EXERCISE BRIEF: Line count for the string "annotators": state how many lines in the records below hold it, giving only the number.

RECORDS PROVIDED:
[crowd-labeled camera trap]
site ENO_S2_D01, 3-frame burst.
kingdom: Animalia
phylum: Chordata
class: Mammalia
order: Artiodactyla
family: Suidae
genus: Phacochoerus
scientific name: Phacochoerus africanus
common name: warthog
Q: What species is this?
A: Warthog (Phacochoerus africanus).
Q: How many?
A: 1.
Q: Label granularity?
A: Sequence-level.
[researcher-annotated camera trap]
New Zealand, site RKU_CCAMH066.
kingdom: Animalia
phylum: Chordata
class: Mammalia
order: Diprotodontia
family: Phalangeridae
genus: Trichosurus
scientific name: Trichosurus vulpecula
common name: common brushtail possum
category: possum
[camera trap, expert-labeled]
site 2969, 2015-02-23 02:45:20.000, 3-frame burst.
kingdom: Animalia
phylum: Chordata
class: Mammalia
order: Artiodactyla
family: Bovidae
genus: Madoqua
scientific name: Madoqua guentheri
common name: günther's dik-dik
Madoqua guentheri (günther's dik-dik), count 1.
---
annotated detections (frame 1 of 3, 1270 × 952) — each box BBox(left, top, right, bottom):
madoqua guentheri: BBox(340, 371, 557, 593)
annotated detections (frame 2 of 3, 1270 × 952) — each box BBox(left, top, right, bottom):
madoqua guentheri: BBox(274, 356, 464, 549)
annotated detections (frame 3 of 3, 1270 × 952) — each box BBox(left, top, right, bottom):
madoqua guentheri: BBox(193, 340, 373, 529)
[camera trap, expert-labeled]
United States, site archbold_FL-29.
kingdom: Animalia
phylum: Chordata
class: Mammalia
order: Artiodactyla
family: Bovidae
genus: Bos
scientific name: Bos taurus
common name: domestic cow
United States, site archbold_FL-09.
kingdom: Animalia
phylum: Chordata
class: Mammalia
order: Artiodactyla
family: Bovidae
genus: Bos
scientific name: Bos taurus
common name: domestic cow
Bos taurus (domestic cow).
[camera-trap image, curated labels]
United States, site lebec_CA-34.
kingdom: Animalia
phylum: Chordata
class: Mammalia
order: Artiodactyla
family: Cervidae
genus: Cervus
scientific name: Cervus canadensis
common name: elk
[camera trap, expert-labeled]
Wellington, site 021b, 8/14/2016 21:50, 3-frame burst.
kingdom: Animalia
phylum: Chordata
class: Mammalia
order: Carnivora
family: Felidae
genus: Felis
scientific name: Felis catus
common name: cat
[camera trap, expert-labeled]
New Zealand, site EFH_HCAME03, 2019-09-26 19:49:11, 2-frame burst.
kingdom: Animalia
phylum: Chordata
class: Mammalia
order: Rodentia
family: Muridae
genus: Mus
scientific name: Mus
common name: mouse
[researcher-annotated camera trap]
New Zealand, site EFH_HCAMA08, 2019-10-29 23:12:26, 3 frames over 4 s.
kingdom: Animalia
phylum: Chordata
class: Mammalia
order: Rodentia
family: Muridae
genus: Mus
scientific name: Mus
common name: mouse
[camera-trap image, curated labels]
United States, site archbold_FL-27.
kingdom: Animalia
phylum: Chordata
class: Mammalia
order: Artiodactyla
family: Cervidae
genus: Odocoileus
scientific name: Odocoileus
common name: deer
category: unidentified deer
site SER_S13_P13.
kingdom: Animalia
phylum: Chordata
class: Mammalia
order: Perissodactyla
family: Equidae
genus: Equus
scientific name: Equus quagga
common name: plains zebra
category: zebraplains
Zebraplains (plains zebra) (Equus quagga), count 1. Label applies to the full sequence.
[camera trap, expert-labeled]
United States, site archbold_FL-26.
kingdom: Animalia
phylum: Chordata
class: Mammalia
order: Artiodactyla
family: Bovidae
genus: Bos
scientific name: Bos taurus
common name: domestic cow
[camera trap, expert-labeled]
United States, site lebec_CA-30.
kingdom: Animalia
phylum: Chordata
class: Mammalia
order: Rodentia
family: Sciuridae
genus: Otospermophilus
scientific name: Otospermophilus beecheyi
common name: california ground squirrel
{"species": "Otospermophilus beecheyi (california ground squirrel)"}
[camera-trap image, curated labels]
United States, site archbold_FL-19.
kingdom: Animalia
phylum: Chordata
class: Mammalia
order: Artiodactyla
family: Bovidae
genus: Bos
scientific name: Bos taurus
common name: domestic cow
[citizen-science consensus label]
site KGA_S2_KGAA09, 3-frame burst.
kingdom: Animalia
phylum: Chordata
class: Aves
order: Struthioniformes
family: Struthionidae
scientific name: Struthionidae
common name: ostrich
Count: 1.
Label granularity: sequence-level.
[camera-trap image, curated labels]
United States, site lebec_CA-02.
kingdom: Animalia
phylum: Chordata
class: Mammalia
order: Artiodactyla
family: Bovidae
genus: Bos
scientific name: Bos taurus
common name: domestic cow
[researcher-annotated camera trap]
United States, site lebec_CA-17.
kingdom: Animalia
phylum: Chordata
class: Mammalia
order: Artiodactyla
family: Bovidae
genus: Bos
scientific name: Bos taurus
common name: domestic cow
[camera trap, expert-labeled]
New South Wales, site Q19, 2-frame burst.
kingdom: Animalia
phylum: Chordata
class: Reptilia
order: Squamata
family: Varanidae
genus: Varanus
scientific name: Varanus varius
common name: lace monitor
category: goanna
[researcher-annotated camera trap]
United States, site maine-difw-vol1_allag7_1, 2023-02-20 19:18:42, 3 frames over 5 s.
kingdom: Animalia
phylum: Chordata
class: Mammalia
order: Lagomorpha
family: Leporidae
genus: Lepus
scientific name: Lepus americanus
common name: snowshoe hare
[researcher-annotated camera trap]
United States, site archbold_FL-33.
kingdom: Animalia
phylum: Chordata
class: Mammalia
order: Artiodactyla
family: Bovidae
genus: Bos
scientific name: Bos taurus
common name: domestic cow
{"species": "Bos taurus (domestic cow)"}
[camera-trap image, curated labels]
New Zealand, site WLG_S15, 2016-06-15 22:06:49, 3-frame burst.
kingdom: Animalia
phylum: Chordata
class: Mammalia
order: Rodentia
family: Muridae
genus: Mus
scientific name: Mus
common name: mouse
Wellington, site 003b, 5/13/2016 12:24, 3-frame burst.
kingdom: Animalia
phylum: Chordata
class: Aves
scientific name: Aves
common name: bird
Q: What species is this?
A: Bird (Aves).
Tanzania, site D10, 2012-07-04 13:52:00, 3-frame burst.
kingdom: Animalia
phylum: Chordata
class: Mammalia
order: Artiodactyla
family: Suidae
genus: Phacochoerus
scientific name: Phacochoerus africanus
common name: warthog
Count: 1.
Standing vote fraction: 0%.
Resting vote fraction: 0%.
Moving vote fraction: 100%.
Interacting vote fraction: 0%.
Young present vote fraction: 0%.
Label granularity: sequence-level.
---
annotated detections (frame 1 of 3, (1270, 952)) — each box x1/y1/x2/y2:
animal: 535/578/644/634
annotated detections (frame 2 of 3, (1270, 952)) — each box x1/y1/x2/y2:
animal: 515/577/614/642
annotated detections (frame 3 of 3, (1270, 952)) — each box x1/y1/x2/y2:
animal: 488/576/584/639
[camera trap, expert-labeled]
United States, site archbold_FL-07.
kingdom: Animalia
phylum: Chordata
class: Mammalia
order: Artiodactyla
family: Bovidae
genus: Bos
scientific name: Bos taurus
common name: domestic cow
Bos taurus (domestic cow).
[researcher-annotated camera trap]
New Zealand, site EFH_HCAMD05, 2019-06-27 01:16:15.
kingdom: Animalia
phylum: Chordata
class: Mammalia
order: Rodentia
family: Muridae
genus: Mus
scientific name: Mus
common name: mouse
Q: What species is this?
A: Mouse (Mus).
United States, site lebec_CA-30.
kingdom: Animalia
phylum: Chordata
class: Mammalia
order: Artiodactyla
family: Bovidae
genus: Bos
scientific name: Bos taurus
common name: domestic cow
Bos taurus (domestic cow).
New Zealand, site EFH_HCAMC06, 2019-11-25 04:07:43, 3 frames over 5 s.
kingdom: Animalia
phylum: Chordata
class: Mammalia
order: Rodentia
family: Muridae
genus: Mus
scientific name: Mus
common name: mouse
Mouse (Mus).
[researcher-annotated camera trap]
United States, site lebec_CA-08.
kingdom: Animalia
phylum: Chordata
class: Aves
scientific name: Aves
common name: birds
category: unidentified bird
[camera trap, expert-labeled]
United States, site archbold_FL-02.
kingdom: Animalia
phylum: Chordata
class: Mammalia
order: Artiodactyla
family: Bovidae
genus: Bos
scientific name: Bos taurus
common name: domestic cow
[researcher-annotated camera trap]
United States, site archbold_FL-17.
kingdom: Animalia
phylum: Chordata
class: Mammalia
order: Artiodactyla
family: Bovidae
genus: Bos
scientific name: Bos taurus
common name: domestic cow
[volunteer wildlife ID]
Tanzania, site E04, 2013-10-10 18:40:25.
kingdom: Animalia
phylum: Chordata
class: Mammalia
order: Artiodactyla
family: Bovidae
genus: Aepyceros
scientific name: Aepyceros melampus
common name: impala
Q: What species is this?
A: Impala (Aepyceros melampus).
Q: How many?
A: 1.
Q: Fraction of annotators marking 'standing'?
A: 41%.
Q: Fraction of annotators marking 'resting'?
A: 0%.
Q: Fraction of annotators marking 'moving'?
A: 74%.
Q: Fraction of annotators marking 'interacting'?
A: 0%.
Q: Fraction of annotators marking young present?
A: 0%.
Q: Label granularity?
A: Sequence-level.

RESULT: 5